(Saved data entries)
----

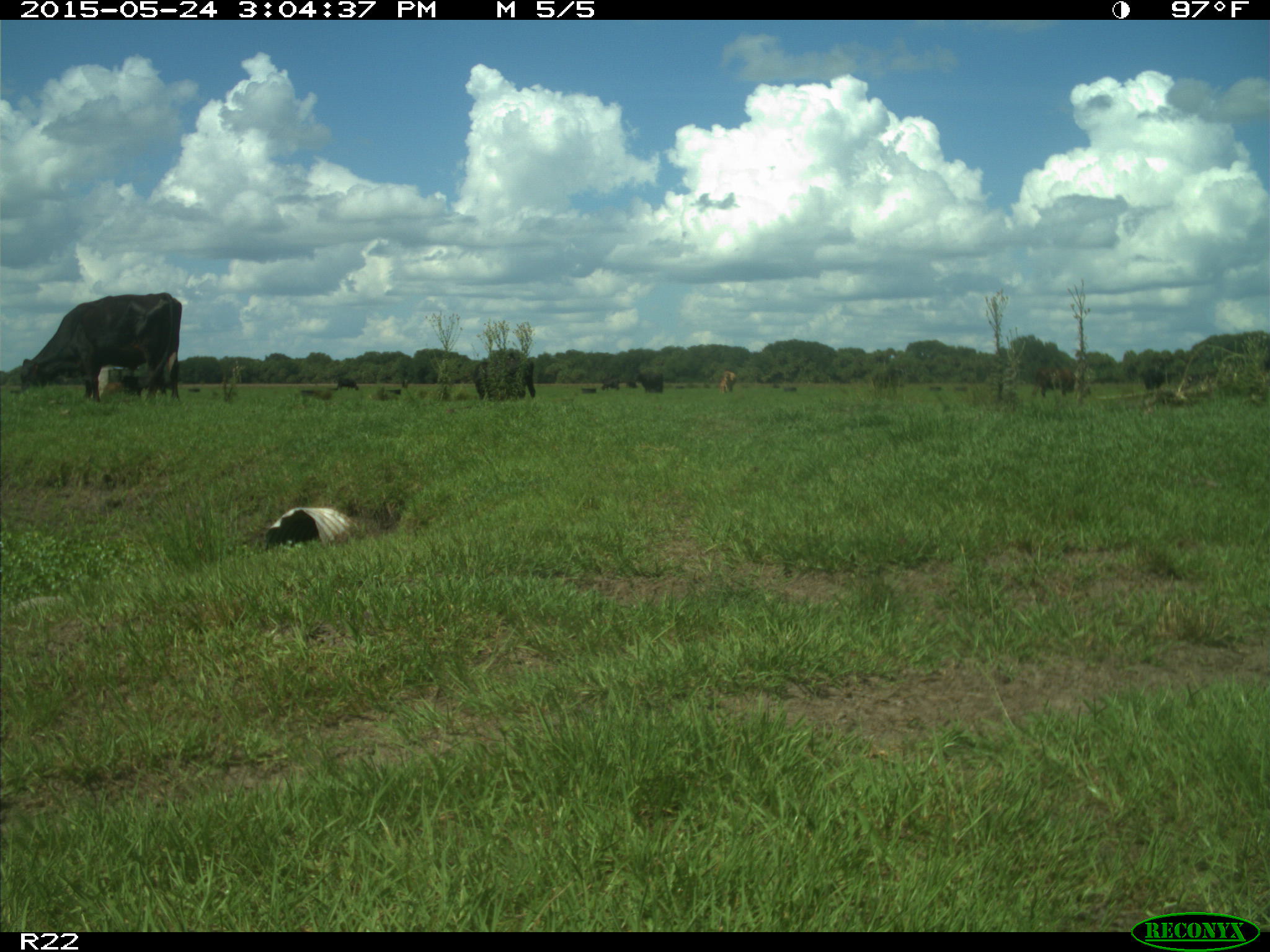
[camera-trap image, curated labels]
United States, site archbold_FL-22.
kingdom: Animalia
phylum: Chordata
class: Mammalia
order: Artiodactyla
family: Bovidae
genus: Bos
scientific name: Bos taurus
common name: domestic cow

----

## ASSIGNMENT
Each line above is to be transcribed exactly, though its pictures are not.

## RESULT BELOW
[camera-trap image, curated labels]
United States, site archbold_FL-22.
kingdom: Animalia
phylum: Chordata
class: Mammalia
order: Artiodactyla
family: Bovidae
genus: Bos
scientific name: Bos taurus
common name: domestic cow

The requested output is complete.